After the Supreme Court in 2018 overturned a longstanding federal sports gambling law that prohibited the practice (with the exception of Nevada), an army of lobbyists, former regulators, and politicians jumped into action, drafting new state bills that opened the flood gates on sports gambling. These expensive state and federal lobbying campaigns came complete with a dazzling array of gifts to state regulators, ranging from top-shelf champagne bottles, to thousand dollar cigars, to god knows what else.

It has been demonstrably effective.

As an example, Washington state, once one of the most highly regulated states for sports gambling, legalized the practice at tribal casinos in 2021. And then quickly expanded legal sports betting to non-tribal casinos in the following legislative session.

In total, 31 states in five years have opened the door to expanded legal sports gambling. That is fast. If this lobbying machine of regulatory and political change was a race horse, I’d wager a lot of money on its continued success.

I have no problem with people gambling. People can spend their money how and where they want, even to their own detriment. But at the same time, seeing the alarming spread of advertisement and funding efforts to put gambling front-and-center in competitive sports, with such intentionality, kinda gives me the ick?

How much further sports betting digs in remains to be seen, but some organizations are attempting set guardrails now.

On March 29th, the NCAA began efforts to curb prop betting in college sports.

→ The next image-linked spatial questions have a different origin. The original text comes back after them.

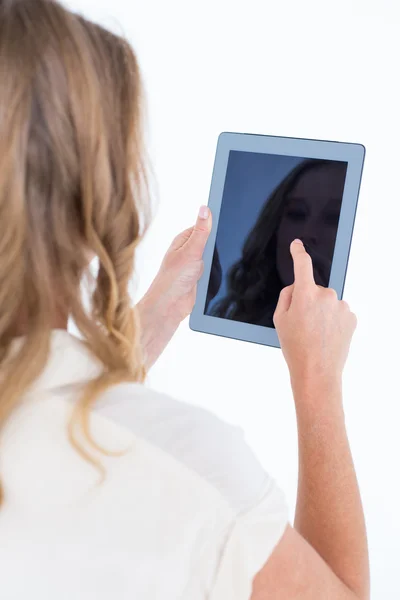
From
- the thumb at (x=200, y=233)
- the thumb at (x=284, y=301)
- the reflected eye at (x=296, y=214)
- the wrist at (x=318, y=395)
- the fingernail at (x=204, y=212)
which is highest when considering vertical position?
the reflected eye at (x=296, y=214)

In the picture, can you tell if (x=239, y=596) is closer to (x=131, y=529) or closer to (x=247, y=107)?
(x=131, y=529)

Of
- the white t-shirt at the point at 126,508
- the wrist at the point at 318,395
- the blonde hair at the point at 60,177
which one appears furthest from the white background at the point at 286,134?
the white t-shirt at the point at 126,508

NCAA president Charlie Baker issued a statement Wednesday asking that states with legalized sports gambling pass laws prohibiting the availability of individual prop bets for college athletic events:

“Sports betting issues are on the rise across the country with prop bets continuing to threaten the integrity of competition and leading to student-athletes and professional athletes getting harassed,” Baker said in a statement. “The NCAA has been working with states to deal with these threats and many are responding by banning college prop bets.